Complete the following>
A - Rewrite the paragraph of the blood donation post that begins "Ironically enough, blood donation" in a shorter form, keeping its main facts.
B - Please reproduce everything from "I was jolted" down to "need blood too." in the blood donation post, word for word.

Passage for review>
────

Blood Drive... & the Results Are In!
"Baby is pale."
I was lying down on the table in the operating room after they'd quickly started my emergency c-section just a few minutes prior. I was so utterly paralyzed by fear that I couldn't even form coherent thoughts. I wanted to scream, but I couldn't make a sound. Everything happened so quickly, I didn't even have the time to mentally catch up with what was going on around me.
This is not happening right now. It's a nightmare, and I'm going to wake up any minute now.
I was jolted back to reality when the medical staff let me know that they were getting ready to take Rylea out, and that we could watch them lift her up if we wanted. My heart was racing, but I was so grateful to finally be able to look up and see her perfect little self enter the outside world. For those brief few moments before the NICU team took her, I forgot about everything going wrong and fell completely and totally in love.
My momentary respite was disrupted by the words “Baby is pale.”
Rylea was pale as could be and my doctor was letting the NICU team know that she was very anemic. Rylea desperately needed blood. They were obviously necessary, but those words haunt my thoughts and keep me up at night. I can't convey how much I never want to hear them again. But every 2 seconds, someone hears the equivalent weighted words that they need blood too.
I keep saying this, but you really just assume that blood is going to be there if you need it. But, it’s not a medicine that’s manufactured that we can just buy more of. Every single blood transfusion that our sweet Rylea received was from blood donors like you all who sacrificed their own time and drained blood from their own bodies.
Ironically enough, blood donation has always been close to Ryan and I’s hearts. Early on in our relationship, we went on blood donation dates together (highly recommended date night idea). Now, I can tell you that being on the receiving end of blood donation is entirely surreal. I remember thinking how thankful I was that the blood was there when we needed it, and I felt so much gratitude for whoever those blood donors were.
What if there was just no blood? And what if it was your loved one that needed it? Would you donate then?
Especially now, I say a genuine and heartfelt “thank you” to each blood donor that let me look my daughter in the eye, wrap her hand around my finger, caress her head, baptize her, introduce her to her family, talk to her about her family she’d meet in heaven, and to kiss her entirely perfect cheeks while they were still full of life. Whoever and wherever you are, thank you for giving me the gift of more time. I am eternally grateful.

────

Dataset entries
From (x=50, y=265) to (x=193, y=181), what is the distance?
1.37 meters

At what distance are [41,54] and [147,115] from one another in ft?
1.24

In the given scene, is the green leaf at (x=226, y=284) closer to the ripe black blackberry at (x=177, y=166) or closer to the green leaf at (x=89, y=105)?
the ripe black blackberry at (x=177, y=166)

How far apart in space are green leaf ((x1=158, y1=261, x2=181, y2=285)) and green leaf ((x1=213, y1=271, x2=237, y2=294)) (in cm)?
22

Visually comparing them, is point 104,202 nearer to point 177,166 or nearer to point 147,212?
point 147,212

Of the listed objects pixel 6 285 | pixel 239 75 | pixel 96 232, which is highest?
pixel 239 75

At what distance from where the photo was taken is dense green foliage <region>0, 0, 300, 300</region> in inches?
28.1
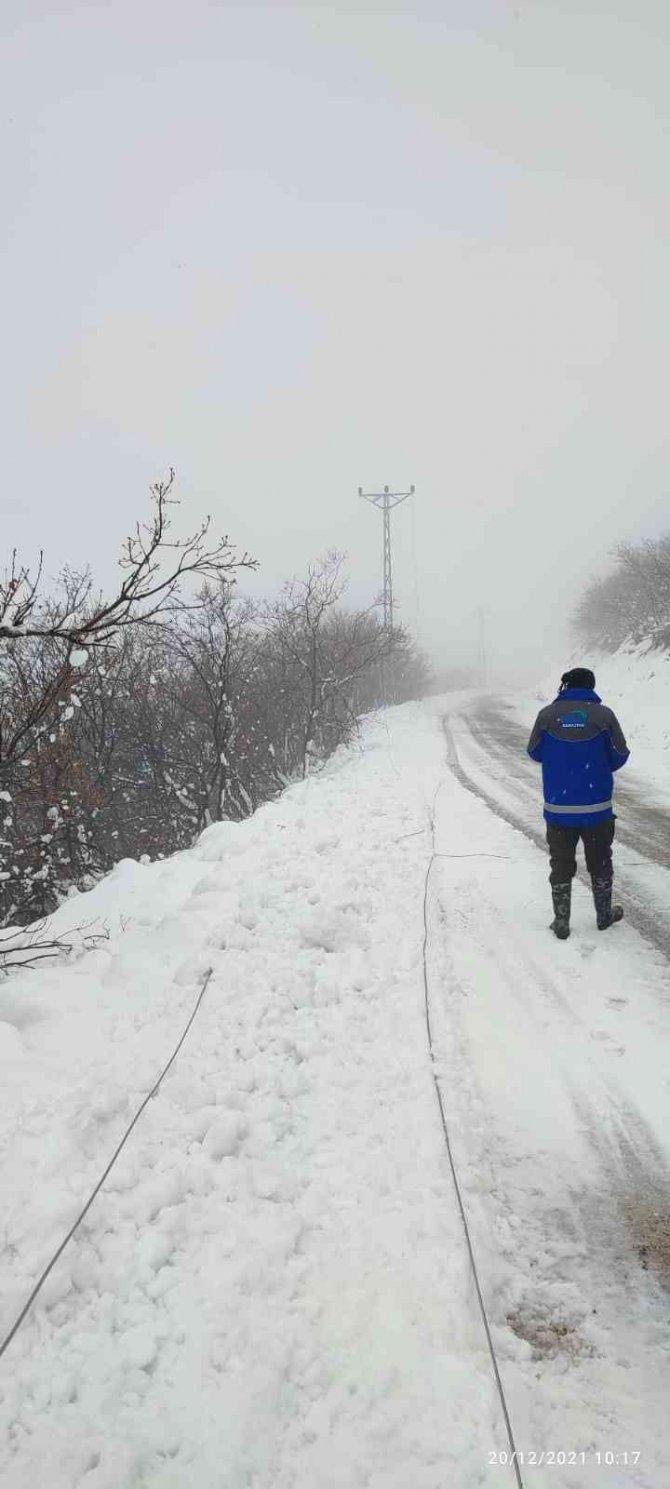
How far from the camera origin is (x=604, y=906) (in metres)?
5.07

────

Numbered responses>
A - Blood donation has always mattered to Ryan and me, and early in our relationship we went on blood donation dates, which I highly recommend. Being on the receiving end felt surreal. I was thankful the blood was there when we needed it and grateful to the donors who gave it.

B -
I was jolted back to reality when the medical staff let me know that they were getting ready to take Rylea out, and that we could watch them lift her up if we wanted. My heart was racing, but I was so grateful to finally be able to look up and see her perfect little self enter the outside world. For those brief few moments before the NICU team took her, I forgot about everything going wrong and fell completely and totally in love.
My momentary respite was disrupted by the words “Baby is pale.”
Rylea was pale as could be and my doctor was letting the NICU team know that she was very anemic. Rylea desperately needed blood. They were obviously necessary, but those words haunt my thoughts and keep me up at night. I can't convey how much I never want to hear them again. But every 2 seconds, someone hears the equivalent weighted words that they need blood too.